In the same study by Ishidate et al, Chromosomal aberration study was performed to determine the mutagenic nature of Food red 102 (RA CAS no 2611 -82 -7; IUPAC name:1,3-Naphthalenedisulfonic acid, 7-hydroxy-8-((4-sulfo-1-naphthalenyl)azo)-, trisodium salt). The cells were exposed to the test material at three different doses with 1 mg/mL being the maximum concentration for 24 and 48 hr. Colcemid (final concn 0.2µg/ml) was added to the culture 2 hr before cell harvesting. The cells were then trypsinized and suspended in a hypotonic KCI solution (0.075 M) for 13 min at room temperature. After centrifugation the cells were fixed with acetic acid-methanol (1:3, v/v) and spread on clean glass slides. After air-drying, the slides were stained with Giemsa solution for 12-15 min. A hundred well-spread metaphases were observed under the microscope. In the present studies, no metabolic activation systems were applied. The incidence of polyploid cells as well as of cells with structural chromosomal aberrations such as chromatid or chromosome gaps, breaks, exchanges, ring formations, fragmentations and others, was recorded on each culture plate. Untreated cells and solvent-treated cells served as negative controls, in which the incidence of aberrations was usually less than 3.0%. The results were considered to be negative if the incidence was less than 4.9%, equivocal if it was between 5.0 and 9.9%, and positive if it was more than 10.0%. Food red 102 did not induce chromosomal aberration in chinese hamster fibroblast cell line CHL and hence is not likely to classify as a gene mutant in vitro.
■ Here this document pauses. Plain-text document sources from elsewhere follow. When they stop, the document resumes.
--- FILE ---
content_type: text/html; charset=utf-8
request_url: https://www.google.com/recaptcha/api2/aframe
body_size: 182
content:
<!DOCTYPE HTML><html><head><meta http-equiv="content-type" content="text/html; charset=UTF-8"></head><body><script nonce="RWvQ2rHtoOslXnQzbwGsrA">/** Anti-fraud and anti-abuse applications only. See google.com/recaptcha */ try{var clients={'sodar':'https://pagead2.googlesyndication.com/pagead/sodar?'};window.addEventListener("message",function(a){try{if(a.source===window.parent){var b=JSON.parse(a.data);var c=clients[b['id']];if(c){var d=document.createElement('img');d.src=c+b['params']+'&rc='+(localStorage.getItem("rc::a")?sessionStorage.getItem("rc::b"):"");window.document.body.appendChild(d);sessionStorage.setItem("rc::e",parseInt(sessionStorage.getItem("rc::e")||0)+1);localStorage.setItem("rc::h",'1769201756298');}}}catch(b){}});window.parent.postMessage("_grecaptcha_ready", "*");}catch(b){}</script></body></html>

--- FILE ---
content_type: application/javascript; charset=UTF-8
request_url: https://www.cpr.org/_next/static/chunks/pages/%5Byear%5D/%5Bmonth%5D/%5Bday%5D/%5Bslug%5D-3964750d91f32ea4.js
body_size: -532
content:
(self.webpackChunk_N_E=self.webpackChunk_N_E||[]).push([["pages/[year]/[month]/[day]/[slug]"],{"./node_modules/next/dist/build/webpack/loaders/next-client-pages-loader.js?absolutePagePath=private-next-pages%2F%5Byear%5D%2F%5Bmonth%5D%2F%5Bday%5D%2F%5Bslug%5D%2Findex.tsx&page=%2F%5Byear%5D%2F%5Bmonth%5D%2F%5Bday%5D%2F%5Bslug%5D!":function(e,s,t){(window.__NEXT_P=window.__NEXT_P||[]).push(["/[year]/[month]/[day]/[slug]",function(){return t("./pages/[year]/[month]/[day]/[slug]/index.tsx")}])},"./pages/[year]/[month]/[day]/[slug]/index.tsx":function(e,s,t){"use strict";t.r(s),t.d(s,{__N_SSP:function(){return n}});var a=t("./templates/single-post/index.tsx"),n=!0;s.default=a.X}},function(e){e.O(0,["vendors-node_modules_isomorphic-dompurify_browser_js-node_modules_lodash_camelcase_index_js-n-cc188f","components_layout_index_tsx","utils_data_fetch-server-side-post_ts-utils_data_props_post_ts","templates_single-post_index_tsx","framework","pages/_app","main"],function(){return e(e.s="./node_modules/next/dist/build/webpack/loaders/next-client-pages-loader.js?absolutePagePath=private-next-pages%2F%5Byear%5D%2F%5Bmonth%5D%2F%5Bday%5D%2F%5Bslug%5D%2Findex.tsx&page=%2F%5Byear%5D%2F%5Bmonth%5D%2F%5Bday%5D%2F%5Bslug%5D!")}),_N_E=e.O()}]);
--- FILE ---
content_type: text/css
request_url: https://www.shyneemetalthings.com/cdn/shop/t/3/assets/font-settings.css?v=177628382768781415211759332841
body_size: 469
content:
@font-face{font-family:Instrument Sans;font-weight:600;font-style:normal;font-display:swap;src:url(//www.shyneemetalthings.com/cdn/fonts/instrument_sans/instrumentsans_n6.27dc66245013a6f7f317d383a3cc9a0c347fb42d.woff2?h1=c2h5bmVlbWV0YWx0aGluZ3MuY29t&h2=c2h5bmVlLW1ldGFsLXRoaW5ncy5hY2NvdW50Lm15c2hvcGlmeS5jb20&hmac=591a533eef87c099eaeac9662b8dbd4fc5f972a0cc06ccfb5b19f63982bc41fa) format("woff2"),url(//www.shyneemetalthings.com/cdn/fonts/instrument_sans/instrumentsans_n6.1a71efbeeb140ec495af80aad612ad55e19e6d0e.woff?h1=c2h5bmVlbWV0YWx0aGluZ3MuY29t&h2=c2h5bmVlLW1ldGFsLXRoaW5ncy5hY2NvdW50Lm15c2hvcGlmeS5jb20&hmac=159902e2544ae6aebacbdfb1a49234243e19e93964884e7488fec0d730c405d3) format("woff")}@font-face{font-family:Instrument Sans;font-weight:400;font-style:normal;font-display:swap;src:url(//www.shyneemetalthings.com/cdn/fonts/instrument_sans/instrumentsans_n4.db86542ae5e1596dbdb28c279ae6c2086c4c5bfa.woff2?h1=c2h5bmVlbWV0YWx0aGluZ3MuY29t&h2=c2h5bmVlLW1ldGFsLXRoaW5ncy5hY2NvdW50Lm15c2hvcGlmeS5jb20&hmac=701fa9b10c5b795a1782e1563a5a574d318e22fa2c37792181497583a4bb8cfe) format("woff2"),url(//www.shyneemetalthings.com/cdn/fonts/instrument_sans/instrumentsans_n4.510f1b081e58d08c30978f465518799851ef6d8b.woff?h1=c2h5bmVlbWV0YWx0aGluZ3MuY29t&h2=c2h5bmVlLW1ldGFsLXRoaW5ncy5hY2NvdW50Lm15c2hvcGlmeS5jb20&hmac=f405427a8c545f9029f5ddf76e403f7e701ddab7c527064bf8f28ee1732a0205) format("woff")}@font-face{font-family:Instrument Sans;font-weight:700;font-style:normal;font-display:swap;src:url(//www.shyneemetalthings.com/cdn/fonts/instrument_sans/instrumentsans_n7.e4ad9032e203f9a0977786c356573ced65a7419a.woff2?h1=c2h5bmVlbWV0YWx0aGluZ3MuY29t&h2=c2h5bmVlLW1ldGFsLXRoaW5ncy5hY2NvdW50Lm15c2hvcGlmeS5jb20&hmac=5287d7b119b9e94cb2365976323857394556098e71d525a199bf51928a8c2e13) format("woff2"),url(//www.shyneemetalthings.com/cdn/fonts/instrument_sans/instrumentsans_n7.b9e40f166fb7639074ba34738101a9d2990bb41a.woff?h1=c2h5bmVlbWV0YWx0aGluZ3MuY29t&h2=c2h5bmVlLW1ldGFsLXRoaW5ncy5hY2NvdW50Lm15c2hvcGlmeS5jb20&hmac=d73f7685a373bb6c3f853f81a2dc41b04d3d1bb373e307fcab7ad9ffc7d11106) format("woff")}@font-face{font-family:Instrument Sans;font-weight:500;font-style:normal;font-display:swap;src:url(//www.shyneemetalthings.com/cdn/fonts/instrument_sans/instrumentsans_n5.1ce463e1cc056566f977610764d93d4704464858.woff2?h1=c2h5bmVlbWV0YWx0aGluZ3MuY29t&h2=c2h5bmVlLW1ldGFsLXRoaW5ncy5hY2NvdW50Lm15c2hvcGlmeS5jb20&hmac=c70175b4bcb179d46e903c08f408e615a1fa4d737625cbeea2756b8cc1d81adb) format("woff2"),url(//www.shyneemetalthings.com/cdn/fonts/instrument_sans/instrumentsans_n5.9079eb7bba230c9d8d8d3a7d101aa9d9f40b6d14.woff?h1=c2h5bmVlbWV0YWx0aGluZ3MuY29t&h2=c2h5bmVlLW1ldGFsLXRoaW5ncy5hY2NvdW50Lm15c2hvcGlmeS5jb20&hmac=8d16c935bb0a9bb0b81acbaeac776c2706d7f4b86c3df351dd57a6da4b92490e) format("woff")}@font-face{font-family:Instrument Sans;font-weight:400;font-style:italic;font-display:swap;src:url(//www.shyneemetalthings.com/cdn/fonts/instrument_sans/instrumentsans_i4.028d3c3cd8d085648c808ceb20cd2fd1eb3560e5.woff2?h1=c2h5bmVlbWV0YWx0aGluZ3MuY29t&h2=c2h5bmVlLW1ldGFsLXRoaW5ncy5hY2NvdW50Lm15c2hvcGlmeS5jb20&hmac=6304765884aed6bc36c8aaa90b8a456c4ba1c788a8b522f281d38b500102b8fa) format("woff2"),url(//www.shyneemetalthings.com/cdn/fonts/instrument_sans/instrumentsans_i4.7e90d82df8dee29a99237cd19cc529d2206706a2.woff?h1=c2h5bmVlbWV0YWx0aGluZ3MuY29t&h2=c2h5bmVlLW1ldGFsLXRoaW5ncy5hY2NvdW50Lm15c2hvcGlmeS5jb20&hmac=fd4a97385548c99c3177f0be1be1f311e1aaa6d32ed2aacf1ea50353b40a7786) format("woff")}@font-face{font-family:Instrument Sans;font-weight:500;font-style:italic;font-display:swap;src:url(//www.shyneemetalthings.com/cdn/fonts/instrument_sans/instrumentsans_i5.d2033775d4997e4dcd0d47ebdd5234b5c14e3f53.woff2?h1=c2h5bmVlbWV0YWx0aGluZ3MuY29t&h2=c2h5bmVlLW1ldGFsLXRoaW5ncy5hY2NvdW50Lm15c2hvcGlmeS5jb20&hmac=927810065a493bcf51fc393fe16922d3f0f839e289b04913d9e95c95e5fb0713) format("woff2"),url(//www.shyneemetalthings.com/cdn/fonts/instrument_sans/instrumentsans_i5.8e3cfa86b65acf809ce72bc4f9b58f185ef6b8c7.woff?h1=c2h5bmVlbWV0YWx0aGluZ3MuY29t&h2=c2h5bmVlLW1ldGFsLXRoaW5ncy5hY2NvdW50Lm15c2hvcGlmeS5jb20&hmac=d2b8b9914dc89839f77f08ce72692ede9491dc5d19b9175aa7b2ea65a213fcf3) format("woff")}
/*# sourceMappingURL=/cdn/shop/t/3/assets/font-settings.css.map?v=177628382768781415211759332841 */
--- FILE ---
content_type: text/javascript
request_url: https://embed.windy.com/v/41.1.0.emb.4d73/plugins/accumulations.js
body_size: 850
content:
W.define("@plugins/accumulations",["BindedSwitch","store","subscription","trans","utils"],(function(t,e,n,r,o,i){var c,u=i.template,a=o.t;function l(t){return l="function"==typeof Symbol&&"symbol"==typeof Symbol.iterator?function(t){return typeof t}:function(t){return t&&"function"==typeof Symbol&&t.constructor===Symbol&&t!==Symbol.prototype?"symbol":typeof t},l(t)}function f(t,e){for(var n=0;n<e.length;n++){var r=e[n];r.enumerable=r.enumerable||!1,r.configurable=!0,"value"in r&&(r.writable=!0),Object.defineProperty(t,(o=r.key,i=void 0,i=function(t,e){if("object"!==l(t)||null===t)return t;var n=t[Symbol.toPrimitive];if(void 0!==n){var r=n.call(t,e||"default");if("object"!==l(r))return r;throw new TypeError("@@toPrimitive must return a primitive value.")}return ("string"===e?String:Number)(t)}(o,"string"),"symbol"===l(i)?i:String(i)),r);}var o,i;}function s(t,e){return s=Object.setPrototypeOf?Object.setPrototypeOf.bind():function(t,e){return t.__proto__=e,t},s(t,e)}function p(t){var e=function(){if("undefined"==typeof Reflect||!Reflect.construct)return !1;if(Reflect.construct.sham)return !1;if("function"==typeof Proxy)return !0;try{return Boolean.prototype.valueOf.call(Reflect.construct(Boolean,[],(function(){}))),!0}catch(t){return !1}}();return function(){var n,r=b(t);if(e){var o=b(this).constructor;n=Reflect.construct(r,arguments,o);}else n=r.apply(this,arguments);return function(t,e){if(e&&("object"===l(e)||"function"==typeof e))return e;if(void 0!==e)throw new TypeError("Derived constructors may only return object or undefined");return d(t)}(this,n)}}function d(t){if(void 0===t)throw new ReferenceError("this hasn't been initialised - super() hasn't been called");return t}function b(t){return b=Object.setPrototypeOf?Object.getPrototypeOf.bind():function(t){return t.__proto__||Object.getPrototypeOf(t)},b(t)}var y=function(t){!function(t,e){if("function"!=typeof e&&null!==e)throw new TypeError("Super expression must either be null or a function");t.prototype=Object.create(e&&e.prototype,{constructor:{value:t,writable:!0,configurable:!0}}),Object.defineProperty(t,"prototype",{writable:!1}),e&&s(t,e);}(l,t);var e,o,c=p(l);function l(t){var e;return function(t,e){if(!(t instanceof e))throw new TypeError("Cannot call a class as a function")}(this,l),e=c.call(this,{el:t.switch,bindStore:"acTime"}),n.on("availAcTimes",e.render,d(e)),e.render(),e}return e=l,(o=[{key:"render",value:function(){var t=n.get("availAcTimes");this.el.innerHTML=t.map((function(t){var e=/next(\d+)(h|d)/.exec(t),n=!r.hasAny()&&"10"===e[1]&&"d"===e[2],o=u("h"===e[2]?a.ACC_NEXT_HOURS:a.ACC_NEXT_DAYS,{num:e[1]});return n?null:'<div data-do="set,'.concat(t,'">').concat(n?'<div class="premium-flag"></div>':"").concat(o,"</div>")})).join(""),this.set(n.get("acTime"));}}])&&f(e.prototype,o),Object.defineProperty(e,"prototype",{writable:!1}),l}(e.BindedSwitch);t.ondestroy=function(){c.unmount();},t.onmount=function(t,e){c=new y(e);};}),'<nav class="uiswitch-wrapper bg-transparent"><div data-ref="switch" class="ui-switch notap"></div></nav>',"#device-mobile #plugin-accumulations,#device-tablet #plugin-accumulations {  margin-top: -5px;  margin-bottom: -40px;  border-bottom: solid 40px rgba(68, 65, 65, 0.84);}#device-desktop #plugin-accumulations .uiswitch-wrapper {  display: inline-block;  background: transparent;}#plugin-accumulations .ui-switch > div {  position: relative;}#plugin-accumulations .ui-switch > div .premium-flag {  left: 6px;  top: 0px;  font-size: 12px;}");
Based on the data availble for the target chemical and its read across, Hydrogen [4-[4-(diethylamino)-2',4'-disulphonatobenzhydrylidene]cyclohexa-2,5-dien-1-ylidene] diethylammonium, aluminium salt does not exhibit gene mutation in vitro. Hence the test chemical is not likely to classify as a gene mutant.

Justification for classification or non-classification

Based on the data availble for the target chemical and its read across, Hydrogen [4-[4-(diethylamino)-2',4'-disulphonatobenzhydrylidene]cyclohexa-2,5-dien-1- ylidene] diethylammonium, aluminium salt (CAS no 15876 -40 -1) does not exhibit gene mutation in vitro. Hence the test chemical is not likely to classify as a gene mutant.